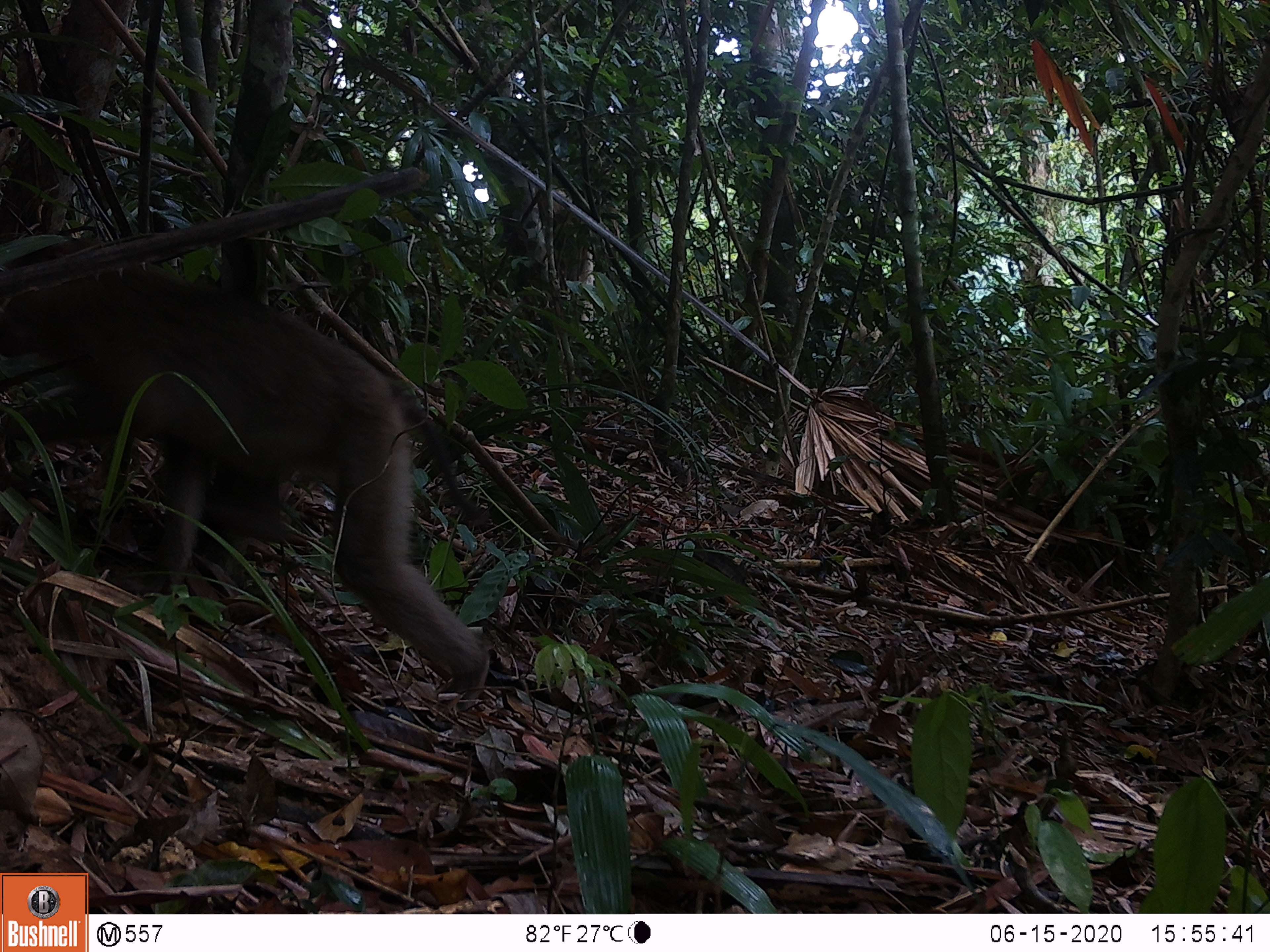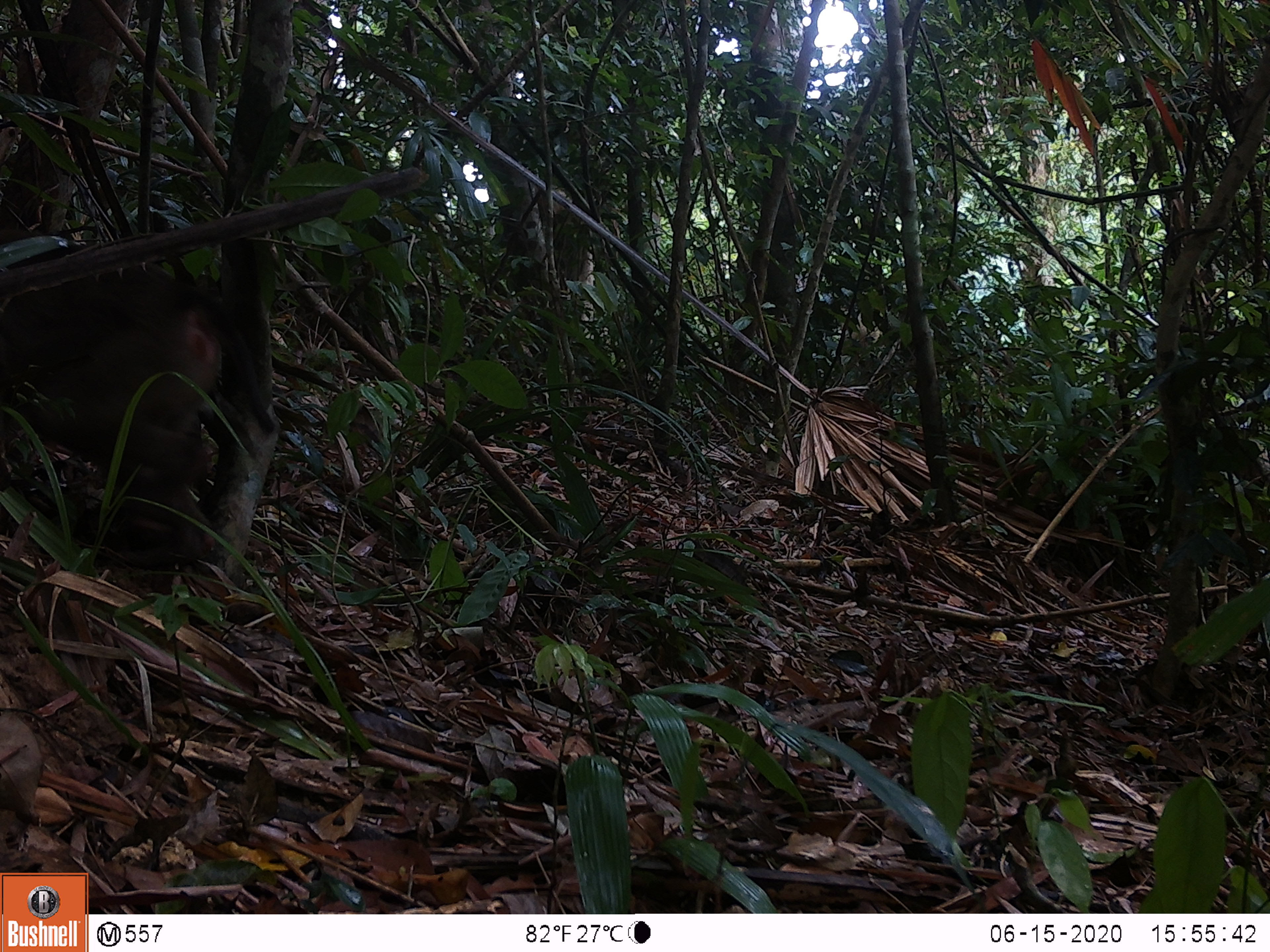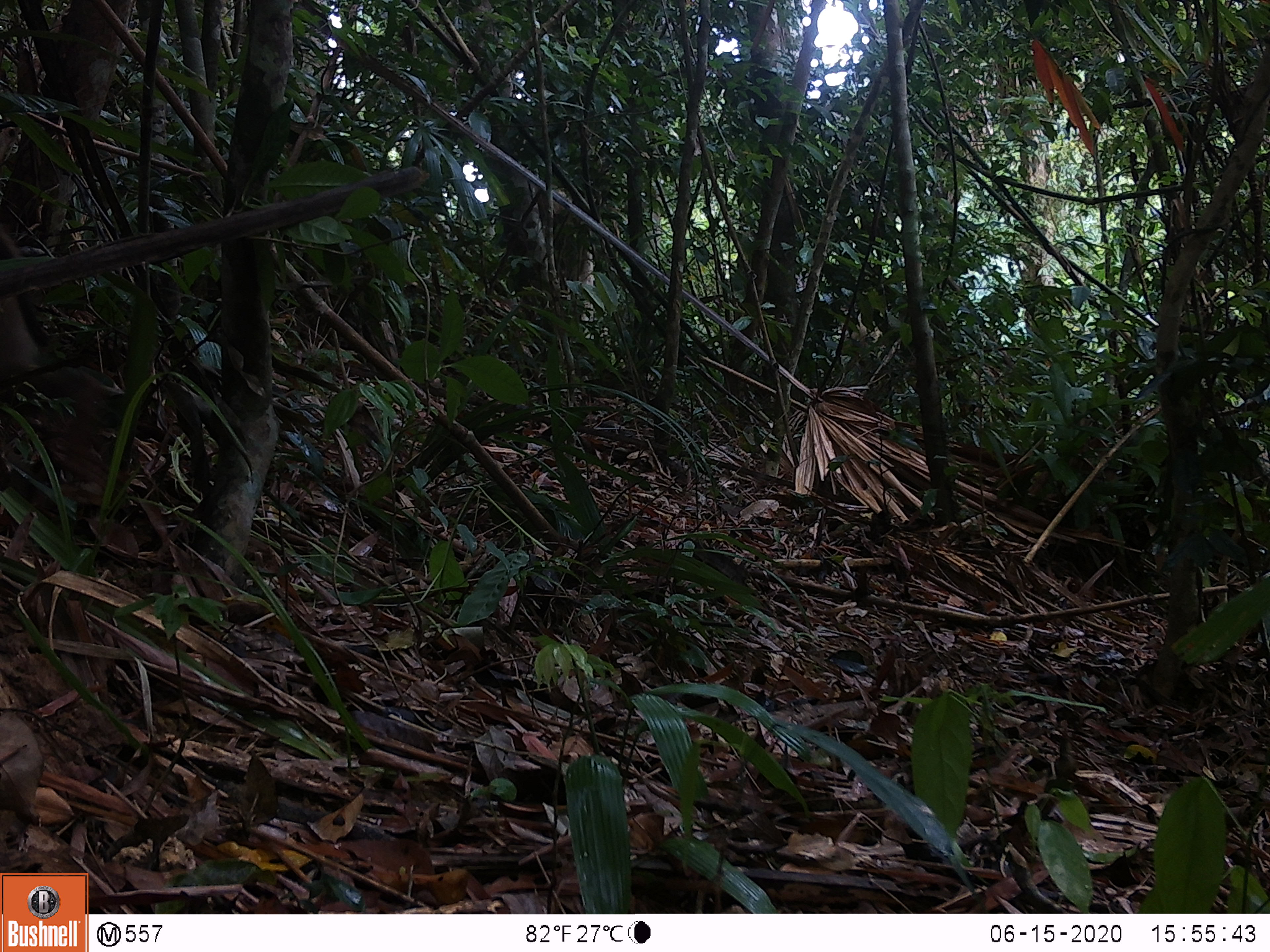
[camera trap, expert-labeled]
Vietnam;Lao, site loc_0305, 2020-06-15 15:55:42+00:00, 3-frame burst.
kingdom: Animalia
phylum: Chordata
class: Mammalia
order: Primates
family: Cercopithecidae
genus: Macaca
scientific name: Macaca nemestrina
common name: pig-tailed macaque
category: pig tailed macaque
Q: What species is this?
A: Pig tailed macaque (pig-tailed macaque) (Macaca nemestrina).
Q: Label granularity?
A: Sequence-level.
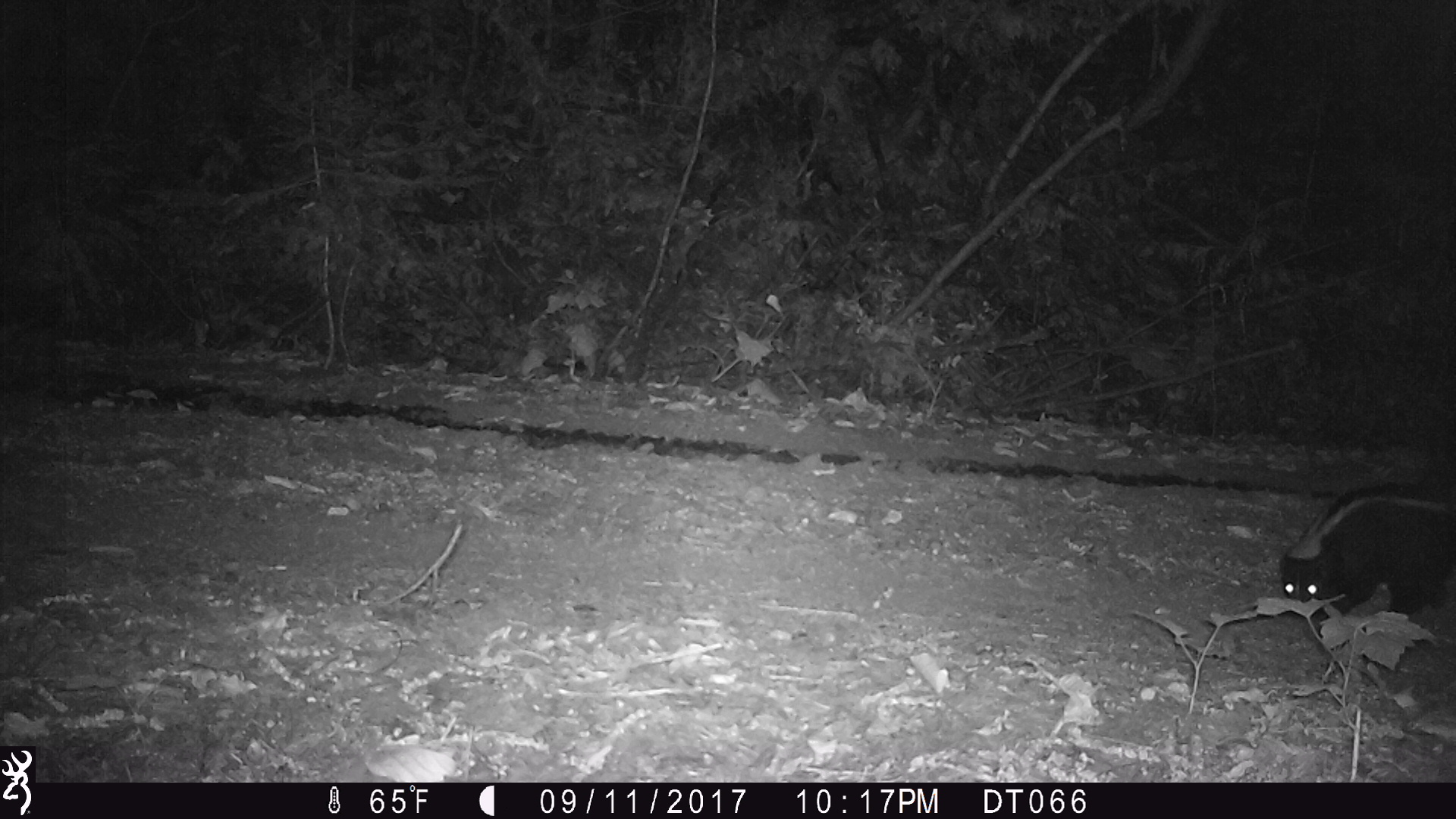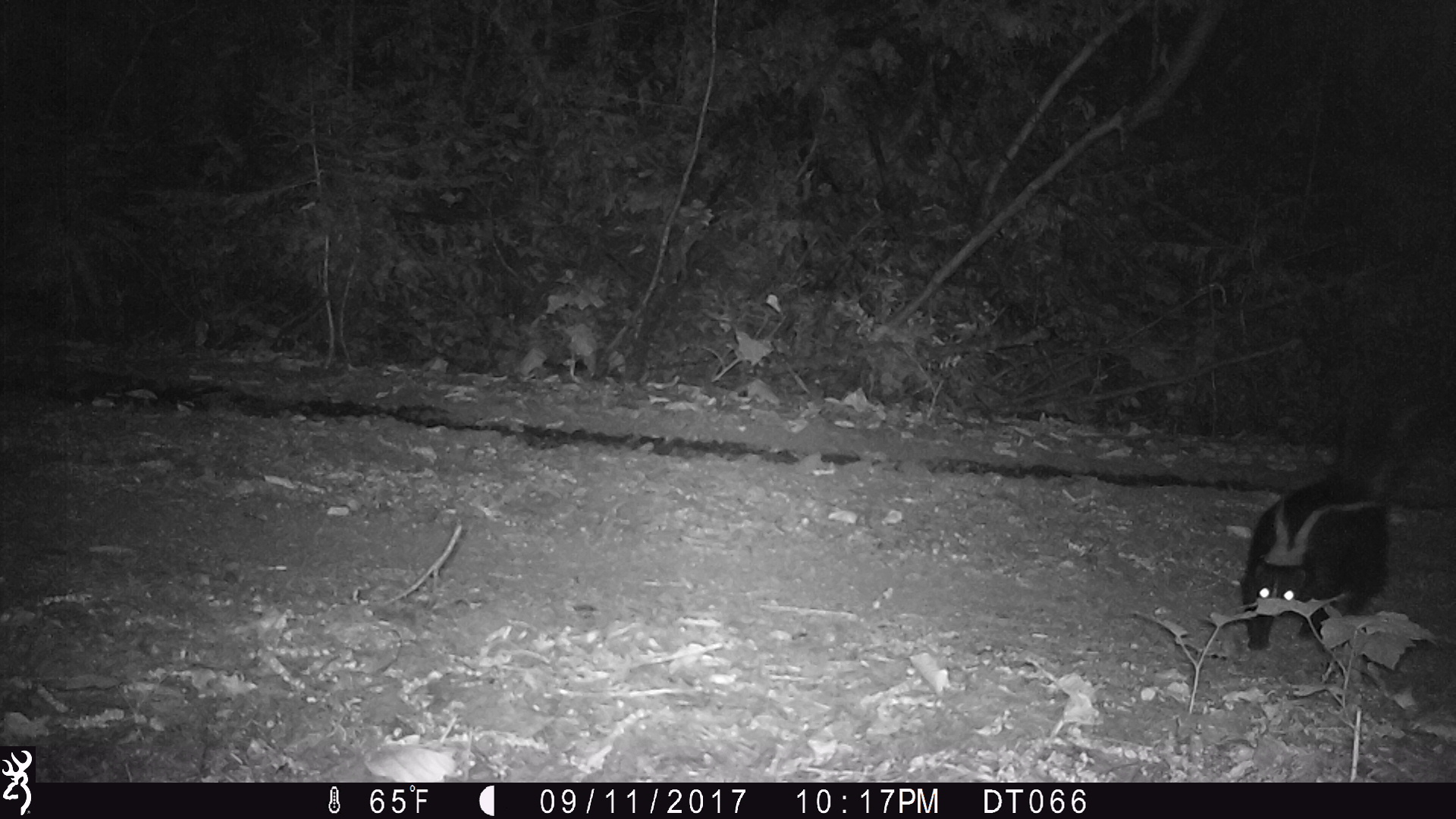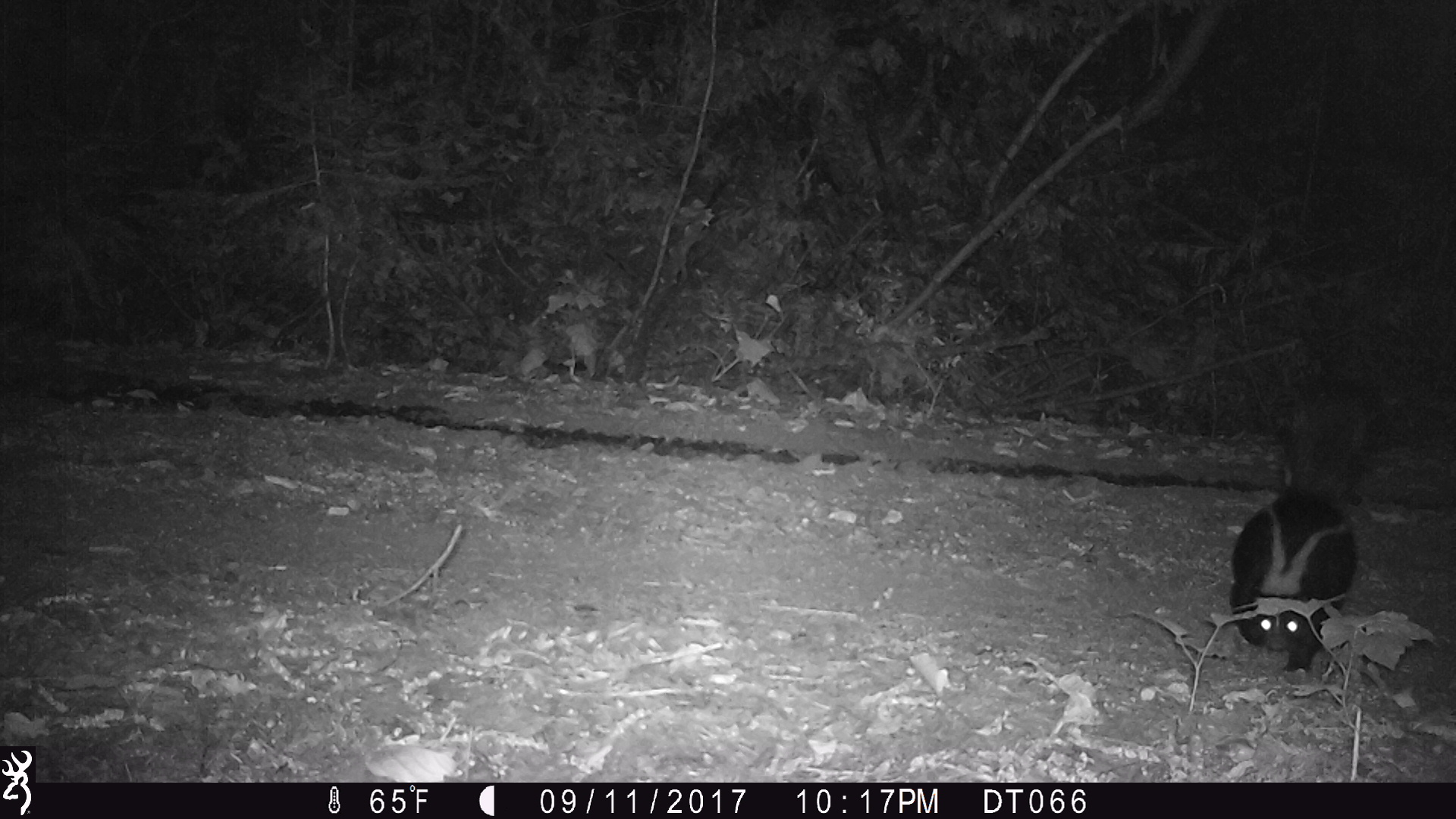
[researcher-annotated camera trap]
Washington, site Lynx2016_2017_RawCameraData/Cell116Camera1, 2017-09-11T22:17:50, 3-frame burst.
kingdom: Animalia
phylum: Chordata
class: Mammalia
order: Carnivora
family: Mephitidae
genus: Mephitis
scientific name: Mephitis mephitis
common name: striped skunk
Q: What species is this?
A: Mephitis mephitis (striped skunk).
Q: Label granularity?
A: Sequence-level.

= WHAT THIS TASK INVOLVES =
Only the lines from the one containing "common name: striped skunk" through the last line of the records belong in the answer, each written out exactly.

= TASK RESPONSE =
common name: striped skunk
Q: What species is this?
A: Mephitis mephitis (striped skunk).
Q: Label granularity?
A: Sequence-level.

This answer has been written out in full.